YOUR INSTRUCTIONS:
Retype, character for character, the rows from the line containing "What distance would" through the final row, with both ends included.

RECORDS SUPPLIED:
══════

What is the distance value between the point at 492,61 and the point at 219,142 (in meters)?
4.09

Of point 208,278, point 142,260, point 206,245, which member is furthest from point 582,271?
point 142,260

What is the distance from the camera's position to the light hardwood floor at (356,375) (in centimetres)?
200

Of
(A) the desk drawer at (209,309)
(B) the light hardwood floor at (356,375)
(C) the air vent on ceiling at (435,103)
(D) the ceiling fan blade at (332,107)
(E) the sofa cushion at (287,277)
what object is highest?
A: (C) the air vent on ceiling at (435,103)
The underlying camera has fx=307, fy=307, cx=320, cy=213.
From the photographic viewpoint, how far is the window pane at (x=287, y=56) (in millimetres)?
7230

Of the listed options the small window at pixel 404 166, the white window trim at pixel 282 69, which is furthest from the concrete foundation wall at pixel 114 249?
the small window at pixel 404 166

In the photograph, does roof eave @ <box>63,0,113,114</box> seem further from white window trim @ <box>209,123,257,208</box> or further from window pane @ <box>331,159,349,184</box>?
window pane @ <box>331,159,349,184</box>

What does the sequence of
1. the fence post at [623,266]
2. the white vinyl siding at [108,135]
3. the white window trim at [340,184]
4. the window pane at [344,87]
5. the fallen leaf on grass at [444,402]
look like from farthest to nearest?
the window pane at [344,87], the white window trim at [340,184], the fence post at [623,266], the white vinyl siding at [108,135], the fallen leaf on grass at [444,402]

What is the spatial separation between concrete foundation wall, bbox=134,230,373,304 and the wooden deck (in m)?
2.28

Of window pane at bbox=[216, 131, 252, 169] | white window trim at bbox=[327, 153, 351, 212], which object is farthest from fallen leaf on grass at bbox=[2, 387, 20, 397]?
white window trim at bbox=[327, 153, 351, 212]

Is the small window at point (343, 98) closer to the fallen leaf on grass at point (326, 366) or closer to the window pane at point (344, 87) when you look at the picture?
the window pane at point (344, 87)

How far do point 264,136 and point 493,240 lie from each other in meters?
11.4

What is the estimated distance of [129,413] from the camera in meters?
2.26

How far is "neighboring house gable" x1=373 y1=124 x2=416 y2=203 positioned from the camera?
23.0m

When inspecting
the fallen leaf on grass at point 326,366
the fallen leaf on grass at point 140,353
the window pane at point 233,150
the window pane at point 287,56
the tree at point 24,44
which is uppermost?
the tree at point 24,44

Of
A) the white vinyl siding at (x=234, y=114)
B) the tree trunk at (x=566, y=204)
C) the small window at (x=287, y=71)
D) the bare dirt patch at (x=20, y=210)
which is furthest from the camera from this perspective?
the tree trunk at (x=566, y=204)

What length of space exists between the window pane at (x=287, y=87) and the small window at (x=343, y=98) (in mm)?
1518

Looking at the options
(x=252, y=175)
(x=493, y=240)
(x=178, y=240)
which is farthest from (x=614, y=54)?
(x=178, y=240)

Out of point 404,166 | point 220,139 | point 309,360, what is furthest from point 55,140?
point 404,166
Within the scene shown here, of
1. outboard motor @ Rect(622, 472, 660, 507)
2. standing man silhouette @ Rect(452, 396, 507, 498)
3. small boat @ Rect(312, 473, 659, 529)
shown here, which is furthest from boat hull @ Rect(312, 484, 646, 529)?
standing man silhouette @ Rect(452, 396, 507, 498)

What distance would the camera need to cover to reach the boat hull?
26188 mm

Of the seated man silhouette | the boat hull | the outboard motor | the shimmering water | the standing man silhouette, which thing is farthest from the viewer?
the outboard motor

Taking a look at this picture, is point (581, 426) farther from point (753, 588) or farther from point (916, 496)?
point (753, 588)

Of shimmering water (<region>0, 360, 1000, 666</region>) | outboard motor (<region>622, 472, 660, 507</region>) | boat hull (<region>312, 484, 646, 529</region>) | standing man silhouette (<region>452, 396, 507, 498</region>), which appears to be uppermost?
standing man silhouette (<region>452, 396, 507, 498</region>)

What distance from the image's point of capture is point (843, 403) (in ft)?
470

══════

EXPECTED OUTPUT:
What distance would the camera need to cover to reach the boat hull?
26188 mm

Of the seated man silhouette | the boat hull | the outboard motor | the shimmering water | the standing man silhouette, which thing is farthest from the viewer?
the outboard motor

Taking a look at this picture, is point (581, 426) farther from point (753, 588) or farther from point (916, 496)?
point (753, 588)

Of shimmering water (<region>0, 360, 1000, 666</region>) | outboard motor (<region>622, 472, 660, 507</region>) | boat hull (<region>312, 484, 646, 529</region>) | standing man silhouette (<region>452, 396, 507, 498</region>), which appears to be uppermost?
standing man silhouette (<region>452, 396, 507, 498</region>)

What distance from the image's point of capture is point (843, 403) (in ft)?
470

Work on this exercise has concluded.